The Multicolored Graph Realization Problem

TL;DR

The paper introduces the Multicolored Graph Realization problem, analyzing its computational complexity and establishing NP-hardness for various graph classes, while also identifying conditions under which the problem becomes tractable.

Contribution

It formalizes the MGRP, proves its NP-hardness on several graph classes, and explores parameterized cases where the problem is solvable efficiently.

Findings

MGRP is NP-complete for chordal, bipartite, and grid graphs.

The problem remains hard even with small color classes and bounded degree.
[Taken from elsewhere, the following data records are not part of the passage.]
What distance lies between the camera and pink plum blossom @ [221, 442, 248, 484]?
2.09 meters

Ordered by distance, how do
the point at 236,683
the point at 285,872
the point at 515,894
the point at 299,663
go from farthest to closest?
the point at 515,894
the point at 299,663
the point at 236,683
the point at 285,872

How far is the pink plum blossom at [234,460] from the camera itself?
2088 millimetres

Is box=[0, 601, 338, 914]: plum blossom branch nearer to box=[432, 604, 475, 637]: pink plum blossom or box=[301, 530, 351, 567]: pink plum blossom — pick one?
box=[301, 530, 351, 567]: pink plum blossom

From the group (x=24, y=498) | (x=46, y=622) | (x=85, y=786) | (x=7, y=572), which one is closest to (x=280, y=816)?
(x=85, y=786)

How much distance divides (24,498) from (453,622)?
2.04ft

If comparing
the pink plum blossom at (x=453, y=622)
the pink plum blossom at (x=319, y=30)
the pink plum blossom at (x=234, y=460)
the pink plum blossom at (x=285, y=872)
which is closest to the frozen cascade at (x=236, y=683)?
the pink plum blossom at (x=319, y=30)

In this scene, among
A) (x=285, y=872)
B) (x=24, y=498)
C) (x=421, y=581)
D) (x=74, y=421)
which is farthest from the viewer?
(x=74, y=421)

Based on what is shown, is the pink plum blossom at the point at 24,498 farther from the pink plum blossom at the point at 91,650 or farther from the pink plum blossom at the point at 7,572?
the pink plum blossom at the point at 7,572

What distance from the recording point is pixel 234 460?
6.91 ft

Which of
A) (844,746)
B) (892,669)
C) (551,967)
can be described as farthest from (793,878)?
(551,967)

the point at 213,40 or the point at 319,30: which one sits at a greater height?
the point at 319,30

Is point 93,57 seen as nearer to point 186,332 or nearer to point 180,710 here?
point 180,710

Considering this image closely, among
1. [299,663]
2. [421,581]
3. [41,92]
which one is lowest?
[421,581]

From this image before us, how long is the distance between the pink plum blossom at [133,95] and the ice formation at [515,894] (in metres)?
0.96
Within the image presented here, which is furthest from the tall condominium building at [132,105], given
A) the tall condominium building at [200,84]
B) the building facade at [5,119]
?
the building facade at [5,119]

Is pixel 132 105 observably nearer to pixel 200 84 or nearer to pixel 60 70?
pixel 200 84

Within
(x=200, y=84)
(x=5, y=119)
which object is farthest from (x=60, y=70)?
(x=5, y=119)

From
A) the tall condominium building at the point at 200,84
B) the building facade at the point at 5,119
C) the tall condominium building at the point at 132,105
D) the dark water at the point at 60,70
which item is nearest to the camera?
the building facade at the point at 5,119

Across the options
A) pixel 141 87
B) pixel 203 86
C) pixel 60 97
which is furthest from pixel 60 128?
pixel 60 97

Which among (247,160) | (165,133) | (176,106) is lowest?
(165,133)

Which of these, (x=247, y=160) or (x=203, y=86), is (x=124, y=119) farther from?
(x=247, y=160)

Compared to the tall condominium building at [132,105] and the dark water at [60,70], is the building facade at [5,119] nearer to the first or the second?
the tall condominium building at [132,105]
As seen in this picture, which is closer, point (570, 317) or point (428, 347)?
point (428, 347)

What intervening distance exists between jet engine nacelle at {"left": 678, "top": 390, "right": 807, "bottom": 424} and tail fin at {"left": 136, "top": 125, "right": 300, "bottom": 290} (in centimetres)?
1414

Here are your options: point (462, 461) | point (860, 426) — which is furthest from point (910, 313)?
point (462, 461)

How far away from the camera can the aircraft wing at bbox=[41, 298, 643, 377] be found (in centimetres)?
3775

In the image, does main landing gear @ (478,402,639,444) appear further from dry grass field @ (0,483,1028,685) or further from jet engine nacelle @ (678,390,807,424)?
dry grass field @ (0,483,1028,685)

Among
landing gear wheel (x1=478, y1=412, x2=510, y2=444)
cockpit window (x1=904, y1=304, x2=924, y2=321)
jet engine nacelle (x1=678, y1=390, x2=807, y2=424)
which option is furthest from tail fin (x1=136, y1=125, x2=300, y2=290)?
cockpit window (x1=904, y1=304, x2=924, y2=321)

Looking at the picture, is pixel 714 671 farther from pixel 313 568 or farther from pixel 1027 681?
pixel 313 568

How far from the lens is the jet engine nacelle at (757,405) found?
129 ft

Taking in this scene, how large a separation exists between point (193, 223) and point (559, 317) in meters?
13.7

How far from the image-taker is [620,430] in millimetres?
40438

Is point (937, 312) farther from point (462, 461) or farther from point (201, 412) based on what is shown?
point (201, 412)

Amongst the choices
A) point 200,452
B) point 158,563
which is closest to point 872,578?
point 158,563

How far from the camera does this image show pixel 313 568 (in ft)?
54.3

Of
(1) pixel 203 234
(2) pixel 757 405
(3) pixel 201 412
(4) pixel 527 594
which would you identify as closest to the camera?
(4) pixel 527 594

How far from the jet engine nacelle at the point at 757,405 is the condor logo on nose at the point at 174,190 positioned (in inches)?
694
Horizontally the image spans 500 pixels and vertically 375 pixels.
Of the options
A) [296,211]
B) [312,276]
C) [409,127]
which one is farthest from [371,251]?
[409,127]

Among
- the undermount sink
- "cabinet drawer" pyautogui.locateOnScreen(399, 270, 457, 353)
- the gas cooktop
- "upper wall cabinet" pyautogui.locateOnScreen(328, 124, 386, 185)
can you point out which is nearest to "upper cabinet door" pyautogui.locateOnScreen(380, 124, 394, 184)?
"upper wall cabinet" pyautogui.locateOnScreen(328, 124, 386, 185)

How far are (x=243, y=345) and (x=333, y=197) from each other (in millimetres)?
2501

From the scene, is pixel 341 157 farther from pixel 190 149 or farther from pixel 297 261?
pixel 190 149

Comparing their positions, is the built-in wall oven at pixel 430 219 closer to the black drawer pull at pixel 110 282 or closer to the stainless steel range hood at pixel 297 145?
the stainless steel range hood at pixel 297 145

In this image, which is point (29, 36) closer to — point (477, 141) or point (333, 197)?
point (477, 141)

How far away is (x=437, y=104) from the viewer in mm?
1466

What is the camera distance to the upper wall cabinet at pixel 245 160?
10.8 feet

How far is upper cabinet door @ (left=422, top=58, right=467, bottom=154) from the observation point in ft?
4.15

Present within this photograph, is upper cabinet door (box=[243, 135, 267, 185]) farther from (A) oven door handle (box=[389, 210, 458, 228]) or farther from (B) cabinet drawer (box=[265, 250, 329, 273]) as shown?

Certain combined parameters lead to tractability.

Abstract

We introduce the Multicolored Graph Realization problem (MGRP). The input to the problem is a colored graph $(G,\varphi)$, i.e., a graph together with a coloring on its vertices. We can associate to each colored graph a cluster graph ($G_\varphi)$ in which, after collapsing to a node all vertices with the same color, we remove multiple edges and self-loops. A set of vertices $S$ is multicolored when $S$ has exactly one vertex from each color class. The problem is to decide whether there is a multicolored set $S$ such that, after identifying each vertex in $S$ with its color class, $G[S]$ coincides with $G_\varphi$. The MGR problem is related to the class of generalized network problems, most of which are NP-hard. For example the generalized MST problem. MGRP is a generalization of the Multicolored Clique Problem, which is known to be W[1]-hard when parameterized by the number of colors. Thus MGRP remains W[1]-hard, when parameterized by the size of the cluster graph and when parameterized by any graph parameter on $G_\varphi$, among those for treewidth. We look to instances of the problem in which both the number of color classes and the treewidth of $G_\varphi$ are unbounded. We show that MGRP is NP-complete when $G_\varphi$ is either chordal, biconvex bipartite, complete bipartite or a 2-dimensional grid. Our hardness results follows from suitable reductions from the 1-in-3 monotone SAT problem. Our reductions show that the problem remains hard even when the maximum number of vertices in a color class is 3. In the case of the grid, the hardness holds also graphs with bounded degree. We complement those results by showing combined parameterizations under which the MGR problem became tractable.